New York (ANTARA) - Harga minyak mentah berjangka memperpanjang kenaikannya pada akhir perdagangan Jumat (Sabtu pagi WIB), setelah Kongres AS meloloskan kesepakatan plafon utang yang mencegah gagal bayar di konsumen minyak terbesar di dunia dan data pekerjaan memicu harapan untuk kemungkinan jeda dalam kenaikan suku bunga Federal Reserve.
Minyak mentah berjangka Brent untuk pengiriman Agustus terangkat 1,85 dolar AS atau 2,49 persen, menjadi ditutup pada 76,13 dolar AS per barel di London ICE Futures Exchange.
Penutupan tersebut merupakan yang tertinggi sejak 26 Mei untuk WTI dan 29 Mei untuk Brent. Untuk minggu ini, kedua kontrak turun sekitar 1,0 persen, kerugian mingguan pertama mereka dalam tiga minggu terakhir.
Baik Senat AS maupun Dewan Perwakilan Rakyat mengesahkan undang-undang untuk menangguhkan plafon utang pemerintah AS hingga 1 Januari 2025, yang pada dasarnya menghilangkan ketidakpastian seputar kemungkinan gagal bayar utang AS.
Selain itu, Amerika Serikat menambahkan 339.000 penggajian non-pertanian pada Mei, lebih tinggi dari perkiraan konsensus 190.000 dan 294.000 pada April, menurut data yang dikeluarkan oleh Biro Statistik Tenaga Kerja AS pada Jumat (2/6/2023).

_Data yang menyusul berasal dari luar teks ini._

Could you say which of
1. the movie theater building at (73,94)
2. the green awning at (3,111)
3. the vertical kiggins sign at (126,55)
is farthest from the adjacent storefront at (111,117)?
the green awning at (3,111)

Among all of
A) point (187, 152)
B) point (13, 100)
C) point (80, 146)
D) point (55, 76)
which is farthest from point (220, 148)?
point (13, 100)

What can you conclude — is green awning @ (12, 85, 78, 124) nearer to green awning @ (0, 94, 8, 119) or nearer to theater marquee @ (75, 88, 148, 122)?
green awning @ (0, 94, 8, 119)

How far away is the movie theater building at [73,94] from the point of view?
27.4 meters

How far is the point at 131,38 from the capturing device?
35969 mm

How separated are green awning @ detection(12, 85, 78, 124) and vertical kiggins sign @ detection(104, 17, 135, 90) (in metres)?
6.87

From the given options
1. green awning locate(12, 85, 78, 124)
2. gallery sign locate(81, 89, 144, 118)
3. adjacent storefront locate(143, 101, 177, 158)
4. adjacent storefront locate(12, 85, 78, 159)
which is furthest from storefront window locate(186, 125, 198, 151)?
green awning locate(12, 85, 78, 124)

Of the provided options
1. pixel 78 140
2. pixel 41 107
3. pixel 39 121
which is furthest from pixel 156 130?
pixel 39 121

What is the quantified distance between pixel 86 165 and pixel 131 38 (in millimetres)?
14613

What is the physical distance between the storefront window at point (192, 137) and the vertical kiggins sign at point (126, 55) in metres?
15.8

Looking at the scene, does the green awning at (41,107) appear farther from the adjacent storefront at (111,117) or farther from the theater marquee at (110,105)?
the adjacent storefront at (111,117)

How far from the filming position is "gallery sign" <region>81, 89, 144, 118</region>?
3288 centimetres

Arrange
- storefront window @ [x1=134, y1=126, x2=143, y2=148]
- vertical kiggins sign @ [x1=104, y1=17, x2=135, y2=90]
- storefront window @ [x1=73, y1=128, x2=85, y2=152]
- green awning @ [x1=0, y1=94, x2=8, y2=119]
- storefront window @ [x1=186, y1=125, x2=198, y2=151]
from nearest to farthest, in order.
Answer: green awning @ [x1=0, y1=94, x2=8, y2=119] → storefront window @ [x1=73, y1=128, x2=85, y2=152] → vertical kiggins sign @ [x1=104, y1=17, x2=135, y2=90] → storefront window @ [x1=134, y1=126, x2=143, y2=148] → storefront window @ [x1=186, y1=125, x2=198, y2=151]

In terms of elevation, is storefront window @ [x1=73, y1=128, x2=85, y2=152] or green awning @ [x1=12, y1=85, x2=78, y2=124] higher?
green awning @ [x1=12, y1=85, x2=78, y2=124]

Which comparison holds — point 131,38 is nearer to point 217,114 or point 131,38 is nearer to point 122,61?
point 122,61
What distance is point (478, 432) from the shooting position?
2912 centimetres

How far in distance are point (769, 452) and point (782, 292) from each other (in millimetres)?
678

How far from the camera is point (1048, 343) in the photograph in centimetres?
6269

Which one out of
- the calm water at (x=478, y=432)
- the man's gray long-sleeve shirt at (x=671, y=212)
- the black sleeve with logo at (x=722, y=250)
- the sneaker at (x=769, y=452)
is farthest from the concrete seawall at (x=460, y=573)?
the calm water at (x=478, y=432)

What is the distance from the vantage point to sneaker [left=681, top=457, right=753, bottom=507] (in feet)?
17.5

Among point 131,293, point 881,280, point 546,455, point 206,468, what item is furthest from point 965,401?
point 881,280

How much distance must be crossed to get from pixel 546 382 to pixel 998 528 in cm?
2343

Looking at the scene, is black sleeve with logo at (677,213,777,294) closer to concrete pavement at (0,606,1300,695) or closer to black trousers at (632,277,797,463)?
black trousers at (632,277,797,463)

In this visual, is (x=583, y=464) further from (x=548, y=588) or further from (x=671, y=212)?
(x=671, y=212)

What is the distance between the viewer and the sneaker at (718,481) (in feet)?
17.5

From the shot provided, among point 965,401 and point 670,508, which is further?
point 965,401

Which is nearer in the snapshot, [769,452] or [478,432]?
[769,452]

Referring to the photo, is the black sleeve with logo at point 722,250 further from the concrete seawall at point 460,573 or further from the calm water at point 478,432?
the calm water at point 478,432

Harga minyak mentah berakhir dengan kuat minggu ini setelah laporan pekerjaan AS menunjukkan ekonomi belum siap menuju resesi, kata Edward Moya, analis pasar senior di OANDA, pemasok layanan perdagangan daring multi-aset.
Dengan minyak pada tingkat yang tidak nyaman untuk sebagian besar negara penghasil energi, tidak ada yang mau kekurangan minyak mentah menjelang pertemuan akhir pekan oleh Organisasi Negara-negara Pengekspor Minyak (OPEC) dan mitranya, tambah Moya.
OPEC dan mitranya dijadwalkan mengadakan pertemuan tatap muka tingkat tinggi pada Minggu (4/6/2023) dengan kebijakan produksi minyak sebagai topik utama.
Grup tersebut pada April mengumumkan pengurangan produksi yang mengejutkan sebesar 1,16 juta barel per hari, tetapi kenaikan harga yang dihasilkan telah terhapus dan minyak mentah diperdagangkan di bawah tingkat pemotongan sebelumnya.
"Tidak ada yang mau kekurangan minyak mentah menjelang pertemuan OPEC+ akhir pekan. ... Pedagang tidak boleh meremehkan apa yang akan dilakukan dan pengaruh Saudi selama pertemuan OPEC+," kata Edward Moya, analis pasar senior di perusahaan data dan analitik OANDA.